Et cette critique m'amène à une réflexion concernant les auteurs et oeuvres iques. A-t-on le droit, la légitimité de les critiquer sévèrement ? Malgré leur supposé génie ?
Je crois que oui. Un auteur qui accepte d'être publié ne se donne pas à lire à une élite qui écrit, ni à ses pairs en nombre restreint et choisi. Il livre son texte à tous lecteurs.
Et cet argument qui laisse supposer qu'on ne peut juger si l'on est incapable d'écrire aussi bien est à balayer également.
Personnellement, je ne sais pas faire le pain, mais je sais tout de même choisir ma boulangerie. Je sais où la baguette est bonne et où elle est trop cuite ou pas fraîche.
Évidemment, je ne parle pas d'art, mais d'artisanat. Pour autant, la conclusion est la même: nul besoin de « savoir faire aussi bien » pour juger d'une oeuvre.

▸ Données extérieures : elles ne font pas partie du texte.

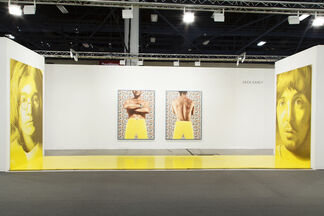 Fergus McCaffrey at Art Basel in Miami Beach 2014, installation view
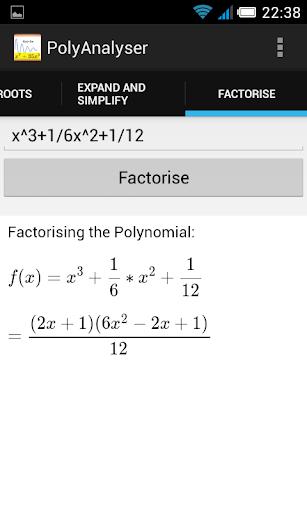 download the maximum principle of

L'expérience de lecture, je veux dire le fait d'être un lecteur attentif, exigeant, entrainé, pouvant comparer les oeuvres lues, pouvant les er en qualité, a le droit de prétendre que
Flaubert (ou n'importe qui d'autre) l'a déçu.
Sinon, pourquoi lire? Il suffirait d'admettre comme tout le monde que c'est un génie de la littérature, que son oeuvre est grande, et s'épargner la peine de la lire.
De plus, aimer (faire semblant d'aimer) une oeuvre reconnue comme grande uniquement parce qu'elle est unanimement appréciée, c'est manquer cruellement d'individualité. C'est, au fond, ne plus avoir de jugement propre et se laisser influencer par l'opinion collective. Assumer le fait que je n'ai pas « tant » aimé (pas autant que je le « devrais »), et en donner les raisons argumentées, c'est prouver que j'ai jugé seule, et sans influence extérieure.